Extrait du texte:
S'agissant de l'insuffisance d'actifs, la Selarlu [B] a indiqué les éléments suivants :

- un passif vérifié de 6.069.953 euros décomposé de la manière suivante :

- un actif réalisé de 1.403.471 euros

- une insuffisance d'actifs pour 4.666.482 euros.



Afin de caractériser le lien de causalité, la Selarlu [B] a rappelé les points suivants :

- les fautes de gestions de M. [U], caractérisées par le défaut d'arrêté, d'approbation et dépôts des comptes annuels de 2014, l'irrégularité manifeste de la comptabilité, la poursuite d'une activité déficitaire contribuant à l'aggravation de l'insuffisance et le fait d'avoir fait des biens ou du crédit de la personne morale un usage contraire à l'intérêt de celle-ci, menant à une insuffisance pour 1.685.470 euros

- le fait que si M. [U] avait tenu la comptabilité régulièrement, il n'aurait pu user des biens de la société dans un intérêt contraire et aurait respecté les obligations élémentaires que sont le paiement des dettes fiscales et sociales, de même que le paiement des fournisseurs ainsi que l'arrêt, de manière anticipée, de l'activité sans attendre l'assignation du principal fournisseur, soit une diminution claire du passif de la société puisque la somme de 1.402.000 euros n'aurait pas été versée à la société OMP en 2014 alors que la société liquidée enregistrait un retard de paiement fournisseur de 1.500.000 euros qui aurait pu être majoritairement payé, le raisonnement étant le même concernant le financement de déplacements personnels

- le contenu du rapport a pointé des paiements curieux faits à différentes personnes de même qu'à des sociétés tierces, et le fait que le paiement à OMP a été financé par le défaut de paiement des dettes fiscales et sociales, et des échéances fournisseurs.

Énoncé a: Pouvez-vous reproduire mot pour mot le passage de l'extrait sur l'insuffisance d'actifs qui commence par les mots contenant "- un passif" et se termine par "pour 4.666.482 euros." ?
Le texte et les enregistrements proviennent de sources distinctes.

[Extrait d'un jeu de données]
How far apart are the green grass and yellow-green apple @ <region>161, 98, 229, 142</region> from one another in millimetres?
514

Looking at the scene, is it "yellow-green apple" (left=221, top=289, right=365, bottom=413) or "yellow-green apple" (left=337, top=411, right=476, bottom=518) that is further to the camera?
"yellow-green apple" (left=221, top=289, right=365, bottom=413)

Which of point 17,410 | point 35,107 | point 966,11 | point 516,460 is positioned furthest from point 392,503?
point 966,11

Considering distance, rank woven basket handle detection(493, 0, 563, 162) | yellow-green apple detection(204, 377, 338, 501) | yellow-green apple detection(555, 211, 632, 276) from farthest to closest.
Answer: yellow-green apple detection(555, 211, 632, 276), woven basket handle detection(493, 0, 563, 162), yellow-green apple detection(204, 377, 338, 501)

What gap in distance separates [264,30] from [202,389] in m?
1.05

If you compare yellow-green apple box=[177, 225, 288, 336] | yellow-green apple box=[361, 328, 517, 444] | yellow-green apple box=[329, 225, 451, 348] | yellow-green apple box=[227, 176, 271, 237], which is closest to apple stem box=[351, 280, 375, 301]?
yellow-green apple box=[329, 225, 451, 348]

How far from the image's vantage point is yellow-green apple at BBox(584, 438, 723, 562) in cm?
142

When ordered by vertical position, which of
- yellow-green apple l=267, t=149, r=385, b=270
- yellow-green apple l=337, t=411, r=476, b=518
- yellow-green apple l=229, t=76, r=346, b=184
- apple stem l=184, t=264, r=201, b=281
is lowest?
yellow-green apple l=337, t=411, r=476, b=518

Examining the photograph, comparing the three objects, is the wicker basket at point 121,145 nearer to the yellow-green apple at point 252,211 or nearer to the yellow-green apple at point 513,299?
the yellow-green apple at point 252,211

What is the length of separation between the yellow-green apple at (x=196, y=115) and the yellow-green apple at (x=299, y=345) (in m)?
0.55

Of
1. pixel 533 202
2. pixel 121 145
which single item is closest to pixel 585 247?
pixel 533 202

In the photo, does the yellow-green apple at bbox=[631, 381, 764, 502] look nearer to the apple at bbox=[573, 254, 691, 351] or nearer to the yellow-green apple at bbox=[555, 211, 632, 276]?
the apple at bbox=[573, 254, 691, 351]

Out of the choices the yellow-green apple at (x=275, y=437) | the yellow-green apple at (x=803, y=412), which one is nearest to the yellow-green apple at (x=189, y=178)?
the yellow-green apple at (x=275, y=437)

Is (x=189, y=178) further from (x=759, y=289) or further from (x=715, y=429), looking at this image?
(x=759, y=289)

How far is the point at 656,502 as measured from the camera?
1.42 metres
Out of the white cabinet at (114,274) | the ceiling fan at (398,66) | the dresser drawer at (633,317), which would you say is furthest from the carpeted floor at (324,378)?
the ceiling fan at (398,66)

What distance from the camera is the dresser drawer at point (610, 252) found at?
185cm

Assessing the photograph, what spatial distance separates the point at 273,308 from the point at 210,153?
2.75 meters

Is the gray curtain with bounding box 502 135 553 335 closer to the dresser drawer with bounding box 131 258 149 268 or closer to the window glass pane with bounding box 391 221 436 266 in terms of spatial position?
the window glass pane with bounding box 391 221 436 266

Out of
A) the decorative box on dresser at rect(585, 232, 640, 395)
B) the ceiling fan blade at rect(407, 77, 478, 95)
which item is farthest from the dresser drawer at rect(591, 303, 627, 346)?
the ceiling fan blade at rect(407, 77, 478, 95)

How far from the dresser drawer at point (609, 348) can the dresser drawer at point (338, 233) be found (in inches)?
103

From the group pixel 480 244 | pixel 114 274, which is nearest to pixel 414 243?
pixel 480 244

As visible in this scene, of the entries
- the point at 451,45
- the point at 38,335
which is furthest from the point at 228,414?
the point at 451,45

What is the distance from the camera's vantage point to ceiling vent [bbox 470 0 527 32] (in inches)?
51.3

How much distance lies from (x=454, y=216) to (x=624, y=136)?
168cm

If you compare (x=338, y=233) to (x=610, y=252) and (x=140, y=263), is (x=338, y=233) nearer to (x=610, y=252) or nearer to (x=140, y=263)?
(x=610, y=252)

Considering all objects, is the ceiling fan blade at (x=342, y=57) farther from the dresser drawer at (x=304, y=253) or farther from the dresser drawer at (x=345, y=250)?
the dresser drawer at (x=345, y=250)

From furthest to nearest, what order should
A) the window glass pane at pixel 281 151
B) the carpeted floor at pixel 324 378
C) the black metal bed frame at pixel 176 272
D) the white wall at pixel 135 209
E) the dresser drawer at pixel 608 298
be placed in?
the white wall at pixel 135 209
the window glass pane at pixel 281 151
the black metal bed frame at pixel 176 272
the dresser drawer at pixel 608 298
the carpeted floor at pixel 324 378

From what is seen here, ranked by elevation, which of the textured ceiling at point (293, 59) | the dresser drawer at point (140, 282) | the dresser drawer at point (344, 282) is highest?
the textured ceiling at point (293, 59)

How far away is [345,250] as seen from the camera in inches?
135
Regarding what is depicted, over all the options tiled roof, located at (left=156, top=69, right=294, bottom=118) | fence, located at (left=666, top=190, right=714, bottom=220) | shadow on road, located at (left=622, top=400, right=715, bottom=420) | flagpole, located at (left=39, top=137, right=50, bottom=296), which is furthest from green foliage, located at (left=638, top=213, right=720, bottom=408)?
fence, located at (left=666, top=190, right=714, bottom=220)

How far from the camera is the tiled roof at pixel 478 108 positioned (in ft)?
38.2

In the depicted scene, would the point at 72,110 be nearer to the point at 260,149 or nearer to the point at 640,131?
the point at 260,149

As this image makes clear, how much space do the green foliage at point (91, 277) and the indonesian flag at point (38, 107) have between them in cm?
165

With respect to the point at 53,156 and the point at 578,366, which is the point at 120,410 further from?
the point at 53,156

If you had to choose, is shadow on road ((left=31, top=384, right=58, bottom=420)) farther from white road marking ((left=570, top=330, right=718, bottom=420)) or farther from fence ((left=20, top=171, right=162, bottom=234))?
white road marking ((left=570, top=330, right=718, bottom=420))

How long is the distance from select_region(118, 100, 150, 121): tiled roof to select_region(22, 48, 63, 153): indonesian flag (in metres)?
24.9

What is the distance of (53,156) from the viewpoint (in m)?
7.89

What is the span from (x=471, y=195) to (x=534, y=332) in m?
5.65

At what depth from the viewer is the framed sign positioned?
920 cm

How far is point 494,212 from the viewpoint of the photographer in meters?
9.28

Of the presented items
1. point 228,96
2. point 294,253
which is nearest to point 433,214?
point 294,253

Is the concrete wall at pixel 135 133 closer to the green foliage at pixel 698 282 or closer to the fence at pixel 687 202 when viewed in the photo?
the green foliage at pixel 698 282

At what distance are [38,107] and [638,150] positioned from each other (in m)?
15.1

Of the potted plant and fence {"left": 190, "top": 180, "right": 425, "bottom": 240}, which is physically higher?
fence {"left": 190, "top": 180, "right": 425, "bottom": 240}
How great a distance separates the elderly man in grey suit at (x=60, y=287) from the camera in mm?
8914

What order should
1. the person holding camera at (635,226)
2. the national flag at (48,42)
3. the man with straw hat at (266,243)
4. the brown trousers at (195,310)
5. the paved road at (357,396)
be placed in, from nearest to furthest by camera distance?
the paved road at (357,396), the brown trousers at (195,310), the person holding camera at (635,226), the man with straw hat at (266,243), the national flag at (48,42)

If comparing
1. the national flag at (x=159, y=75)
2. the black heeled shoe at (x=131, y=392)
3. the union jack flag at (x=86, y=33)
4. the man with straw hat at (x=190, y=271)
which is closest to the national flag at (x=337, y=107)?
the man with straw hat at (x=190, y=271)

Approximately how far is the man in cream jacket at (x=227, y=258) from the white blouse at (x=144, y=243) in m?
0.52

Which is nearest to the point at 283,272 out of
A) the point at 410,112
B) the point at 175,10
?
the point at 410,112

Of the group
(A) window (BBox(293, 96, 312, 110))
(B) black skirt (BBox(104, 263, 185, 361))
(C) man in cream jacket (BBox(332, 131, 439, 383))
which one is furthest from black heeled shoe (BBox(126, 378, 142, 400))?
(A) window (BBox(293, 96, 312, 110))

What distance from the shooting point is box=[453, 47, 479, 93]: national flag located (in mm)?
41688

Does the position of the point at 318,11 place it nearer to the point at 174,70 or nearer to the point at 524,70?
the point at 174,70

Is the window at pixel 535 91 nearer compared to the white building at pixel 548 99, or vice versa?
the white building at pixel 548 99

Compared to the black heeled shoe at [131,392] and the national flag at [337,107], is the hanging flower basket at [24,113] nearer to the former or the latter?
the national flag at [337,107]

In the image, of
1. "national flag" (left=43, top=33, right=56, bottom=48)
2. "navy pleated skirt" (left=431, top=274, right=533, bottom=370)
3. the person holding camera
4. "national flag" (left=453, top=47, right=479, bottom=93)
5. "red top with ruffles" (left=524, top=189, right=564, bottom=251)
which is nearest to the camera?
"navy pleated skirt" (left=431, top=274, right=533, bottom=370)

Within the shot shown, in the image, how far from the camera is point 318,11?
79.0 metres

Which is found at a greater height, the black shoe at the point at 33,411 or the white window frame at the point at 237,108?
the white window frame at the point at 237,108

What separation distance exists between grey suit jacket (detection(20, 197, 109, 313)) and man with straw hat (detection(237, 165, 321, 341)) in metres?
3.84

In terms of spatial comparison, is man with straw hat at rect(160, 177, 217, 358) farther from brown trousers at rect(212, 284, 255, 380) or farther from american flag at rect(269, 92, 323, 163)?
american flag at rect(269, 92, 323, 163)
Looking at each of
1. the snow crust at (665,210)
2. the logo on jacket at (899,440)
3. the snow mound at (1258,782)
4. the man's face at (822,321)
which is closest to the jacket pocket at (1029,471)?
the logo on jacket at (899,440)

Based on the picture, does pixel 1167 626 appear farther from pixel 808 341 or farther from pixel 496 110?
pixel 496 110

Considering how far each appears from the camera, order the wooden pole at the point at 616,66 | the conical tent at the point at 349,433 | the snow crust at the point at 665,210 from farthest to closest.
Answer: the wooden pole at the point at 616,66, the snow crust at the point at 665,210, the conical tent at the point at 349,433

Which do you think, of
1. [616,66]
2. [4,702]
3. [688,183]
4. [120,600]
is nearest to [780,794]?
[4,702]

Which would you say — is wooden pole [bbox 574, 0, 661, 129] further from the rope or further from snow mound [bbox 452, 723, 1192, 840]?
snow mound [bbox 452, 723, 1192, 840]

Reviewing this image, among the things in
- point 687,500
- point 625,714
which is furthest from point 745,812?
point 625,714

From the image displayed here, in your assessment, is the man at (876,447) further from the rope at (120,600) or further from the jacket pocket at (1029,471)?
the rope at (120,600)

Énoncé b: Quelles lignes des enregistrements renferment la chaîne "seen" ? Recopiez chacune d'elles, sachant que la casse compte.

Réponse a:
- un passif vérifié de 6.069.953 euros décomposé de la manière suivante :

- un actif réalisé de 1.403.471 euros

- une insuffisance d'actifs pour 4.666.482 euros.

Réponse b:
From what is seen here, ranked by elevation, which of the textured ceiling at point (293, 59) | the dresser drawer at point (140, 282) | the dresser drawer at point (344, 282) is highest?
How far away is [345,250] as seen from the camera in inches?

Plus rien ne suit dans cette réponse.